EXERCISE BRIEF: Nothing but the lines from the one containing "Out of red flower" to the end of the data should be returned, each exactly as written.

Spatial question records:
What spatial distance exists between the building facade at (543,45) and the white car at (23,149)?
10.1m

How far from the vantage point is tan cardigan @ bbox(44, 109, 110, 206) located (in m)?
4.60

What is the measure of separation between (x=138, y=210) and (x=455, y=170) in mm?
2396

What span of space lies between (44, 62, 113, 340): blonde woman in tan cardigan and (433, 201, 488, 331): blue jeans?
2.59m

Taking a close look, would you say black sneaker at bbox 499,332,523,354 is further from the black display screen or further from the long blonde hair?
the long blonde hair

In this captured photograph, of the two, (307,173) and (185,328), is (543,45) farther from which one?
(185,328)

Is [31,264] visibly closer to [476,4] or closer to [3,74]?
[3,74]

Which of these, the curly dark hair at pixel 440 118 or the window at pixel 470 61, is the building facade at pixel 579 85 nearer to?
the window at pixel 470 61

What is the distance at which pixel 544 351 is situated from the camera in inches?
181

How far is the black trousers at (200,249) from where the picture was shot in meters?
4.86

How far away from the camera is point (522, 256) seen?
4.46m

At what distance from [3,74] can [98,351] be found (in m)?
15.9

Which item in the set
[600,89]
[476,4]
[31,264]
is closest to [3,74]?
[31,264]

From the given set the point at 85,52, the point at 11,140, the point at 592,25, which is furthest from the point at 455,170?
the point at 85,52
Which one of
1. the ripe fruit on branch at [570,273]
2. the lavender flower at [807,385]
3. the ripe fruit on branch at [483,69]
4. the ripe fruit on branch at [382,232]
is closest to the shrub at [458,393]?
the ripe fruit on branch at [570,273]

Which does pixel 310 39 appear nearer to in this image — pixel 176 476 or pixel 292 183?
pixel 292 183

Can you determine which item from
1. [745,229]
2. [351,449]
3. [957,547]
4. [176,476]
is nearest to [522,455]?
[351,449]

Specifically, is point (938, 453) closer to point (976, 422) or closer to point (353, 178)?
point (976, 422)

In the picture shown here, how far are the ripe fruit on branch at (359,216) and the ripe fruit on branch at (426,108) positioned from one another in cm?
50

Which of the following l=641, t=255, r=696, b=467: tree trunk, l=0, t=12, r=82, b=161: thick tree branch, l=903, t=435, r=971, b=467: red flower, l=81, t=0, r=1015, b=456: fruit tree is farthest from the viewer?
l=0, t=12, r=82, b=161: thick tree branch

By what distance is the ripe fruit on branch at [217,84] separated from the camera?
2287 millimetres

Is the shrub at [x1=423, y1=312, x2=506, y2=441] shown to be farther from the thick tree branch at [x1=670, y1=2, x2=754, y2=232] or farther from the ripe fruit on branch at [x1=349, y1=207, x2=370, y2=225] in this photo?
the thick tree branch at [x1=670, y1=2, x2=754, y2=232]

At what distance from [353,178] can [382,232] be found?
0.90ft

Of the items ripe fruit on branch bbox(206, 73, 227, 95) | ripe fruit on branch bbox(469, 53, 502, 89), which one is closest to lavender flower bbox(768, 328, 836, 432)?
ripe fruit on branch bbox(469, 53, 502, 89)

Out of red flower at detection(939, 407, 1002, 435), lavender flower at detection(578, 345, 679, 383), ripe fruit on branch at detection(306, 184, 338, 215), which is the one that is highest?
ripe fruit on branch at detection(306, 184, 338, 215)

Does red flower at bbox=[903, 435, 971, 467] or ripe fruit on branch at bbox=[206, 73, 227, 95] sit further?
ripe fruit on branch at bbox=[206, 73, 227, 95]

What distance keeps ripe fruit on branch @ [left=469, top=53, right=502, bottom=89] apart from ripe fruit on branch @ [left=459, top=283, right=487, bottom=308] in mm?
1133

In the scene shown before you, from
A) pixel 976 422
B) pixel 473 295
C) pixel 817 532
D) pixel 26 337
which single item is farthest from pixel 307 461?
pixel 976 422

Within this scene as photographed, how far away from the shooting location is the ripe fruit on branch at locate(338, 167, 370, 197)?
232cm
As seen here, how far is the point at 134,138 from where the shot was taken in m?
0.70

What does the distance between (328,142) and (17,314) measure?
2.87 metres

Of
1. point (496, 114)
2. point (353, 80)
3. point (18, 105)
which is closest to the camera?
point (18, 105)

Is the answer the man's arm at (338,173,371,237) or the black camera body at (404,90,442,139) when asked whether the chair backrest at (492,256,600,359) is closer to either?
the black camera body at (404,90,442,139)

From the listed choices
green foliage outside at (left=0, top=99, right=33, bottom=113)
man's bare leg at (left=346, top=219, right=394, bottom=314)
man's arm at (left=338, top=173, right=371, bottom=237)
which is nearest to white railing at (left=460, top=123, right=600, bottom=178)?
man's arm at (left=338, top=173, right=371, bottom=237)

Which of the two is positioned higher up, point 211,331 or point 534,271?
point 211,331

TASK ANSWER:
Out of red flower at detection(939, 407, 1002, 435), lavender flower at detection(578, 345, 679, 383), ripe fruit on branch at detection(306, 184, 338, 215), which is the one that is highest?
ripe fruit on branch at detection(306, 184, 338, 215)

Does red flower at bbox=[903, 435, 971, 467] or ripe fruit on branch at bbox=[206, 73, 227, 95] sit further?
ripe fruit on branch at bbox=[206, 73, 227, 95]

What distance keeps ripe fruit on branch @ [left=469, top=53, right=502, bottom=89] apart from ripe fruit on branch @ [left=459, top=283, right=487, bottom=308] in mm?
1133

In the scene shown before you, from
A) pixel 976 422
B) pixel 473 295
C) pixel 817 532
D) pixel 26 337
which single item is farthest from pixel 307 461?
pixel 976 422

Within this scene as photographed, how far away from the shooting location is the ripe fruit on branch at locate(338, 167, 370, 197)?
232cm
As seen here, how far is the point at 134,138 from where the shot was taken in m?
0.70

What does the distance between (328,142) and (17,314) measure?
2.87 metres

Of
1. point (496, 114)
2. point (353, 80)
3. point (18, 105)
which is closest to the camera?
point (18, 105)

Is the answer the man's arm at (338,173,371,237) or the black camera body at (404,90,442,139) when asked whether the chair backrest at (492,256,600,359) is closer to either?
the black camera body at (404,90,442,139)

From the listed choices
green foliage outside at (left=0, top=99, right=33, bottom=113)
man's bare leg at (left=346, top=219, right=394, bottom=314)
man's arm at (left=338, top=173, right=371, bottom=237)
which is nearest to white railing at (left=460, top=123, right=600, bottom=178)?
man's arm at (left=338, top=173, right=371, bottom=237)

Which of the two is positioned higher up, point 211,331 or point 534,271?
point 211,331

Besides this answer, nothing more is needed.